DIRECTIONS: Write out exactly the lines that run from the one containing "Image of poolside" to the end of the entries below, with both end lines included.

|---|

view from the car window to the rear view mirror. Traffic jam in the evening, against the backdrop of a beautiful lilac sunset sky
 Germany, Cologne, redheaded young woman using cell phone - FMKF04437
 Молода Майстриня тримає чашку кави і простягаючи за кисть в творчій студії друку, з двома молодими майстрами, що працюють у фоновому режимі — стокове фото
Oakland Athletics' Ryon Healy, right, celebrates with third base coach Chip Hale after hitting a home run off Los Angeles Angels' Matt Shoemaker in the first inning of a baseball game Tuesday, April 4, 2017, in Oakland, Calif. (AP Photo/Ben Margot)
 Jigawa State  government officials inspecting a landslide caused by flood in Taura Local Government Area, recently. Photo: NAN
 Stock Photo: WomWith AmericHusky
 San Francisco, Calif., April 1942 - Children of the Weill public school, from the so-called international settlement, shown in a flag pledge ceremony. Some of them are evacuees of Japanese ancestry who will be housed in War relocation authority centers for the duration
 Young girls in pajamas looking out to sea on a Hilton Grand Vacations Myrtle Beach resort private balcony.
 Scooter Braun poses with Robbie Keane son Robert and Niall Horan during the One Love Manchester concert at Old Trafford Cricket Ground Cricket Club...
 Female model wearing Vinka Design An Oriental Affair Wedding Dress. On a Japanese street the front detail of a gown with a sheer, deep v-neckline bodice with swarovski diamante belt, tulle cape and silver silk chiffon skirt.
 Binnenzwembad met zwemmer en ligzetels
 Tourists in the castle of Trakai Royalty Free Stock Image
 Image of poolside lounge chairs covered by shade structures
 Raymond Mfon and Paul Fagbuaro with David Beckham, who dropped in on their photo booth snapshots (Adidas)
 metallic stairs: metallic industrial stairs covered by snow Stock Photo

|---|

SOLUTION FOR THIS TASK:
 Image of poolside lounge chairs covered by shade structures
 Raymond Mfon and Paul Fagbuaro with David Beckham, who dropped in on their photo booth snapshots (Adidas)
 metallic stairs: metallic industrial stairs covered by snow Stock Photo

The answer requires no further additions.